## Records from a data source
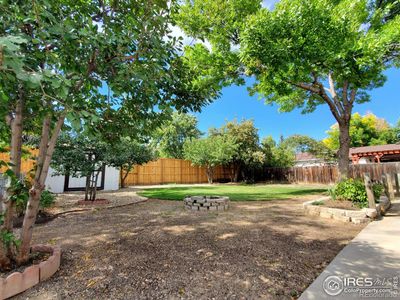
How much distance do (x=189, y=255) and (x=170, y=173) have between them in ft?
55.2

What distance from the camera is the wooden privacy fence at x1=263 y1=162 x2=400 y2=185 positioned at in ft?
37.9

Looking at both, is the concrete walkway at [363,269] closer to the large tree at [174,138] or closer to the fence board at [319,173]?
the fence board at [319,173]

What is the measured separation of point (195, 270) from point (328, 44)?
5.36 m

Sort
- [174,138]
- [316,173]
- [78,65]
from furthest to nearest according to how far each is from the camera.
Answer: [174,138], [316,173], [78,65]

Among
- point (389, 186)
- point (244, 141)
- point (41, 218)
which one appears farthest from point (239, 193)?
point (244, 141)

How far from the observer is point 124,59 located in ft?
7.59

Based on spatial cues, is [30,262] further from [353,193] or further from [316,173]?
[316,173]

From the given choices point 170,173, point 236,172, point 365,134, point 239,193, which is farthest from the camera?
point 365,134

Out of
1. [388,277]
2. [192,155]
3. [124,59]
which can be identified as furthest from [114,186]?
[388,277]

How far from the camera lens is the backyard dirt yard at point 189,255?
2.17 m

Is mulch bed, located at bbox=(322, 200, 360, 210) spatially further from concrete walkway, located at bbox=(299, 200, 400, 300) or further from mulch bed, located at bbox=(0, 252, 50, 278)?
mulch bed, located at bbox=(0, 252, 50, 278)

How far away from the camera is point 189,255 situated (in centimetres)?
303

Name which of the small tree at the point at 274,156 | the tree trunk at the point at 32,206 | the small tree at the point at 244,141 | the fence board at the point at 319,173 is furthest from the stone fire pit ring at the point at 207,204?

## SHORT PROBLEM
Extract, exactly, the lines above that begin at the line containing "Based on spatial" and end at the final line of the records; add no other text.

## PROBLEM SOLUTION
Based on spatial cues, is [30,262] further from [353,193] or further from [316,173]?
[316,173]

From the given choices point 170,173, point 236,172, point 365,134, point 239,193, which is farthest from the camera?
point 365,134

Out of
1. [388,277]
2. [192,155]
3. [124,59]
which can be identified as furthest from [114,186]?
[388,277]

How far from the camera lens is the backyard dirt yard at point 189,255?
2.17 m

Is mulch bed, located at bbox=(322, 200, 360, 210) spatially further from concrete walkway, located at bbox=(299, 200, 400, 300) or further from mulch bed, located at bbox=(0, 252, 50, 278)?
mulch bed, located at bbox=(0, 252, 50, 278)

How far away from the camera is point 189,255 situated (in centimetres)?
303

Name which of the small tree at the point at 274,156 | the tree trunk at the point at 32,206 | the small tree at the point at 244,141 | the fence board at the point at 319,173 is furthest from the stone fire pit ring at the point at 207,204?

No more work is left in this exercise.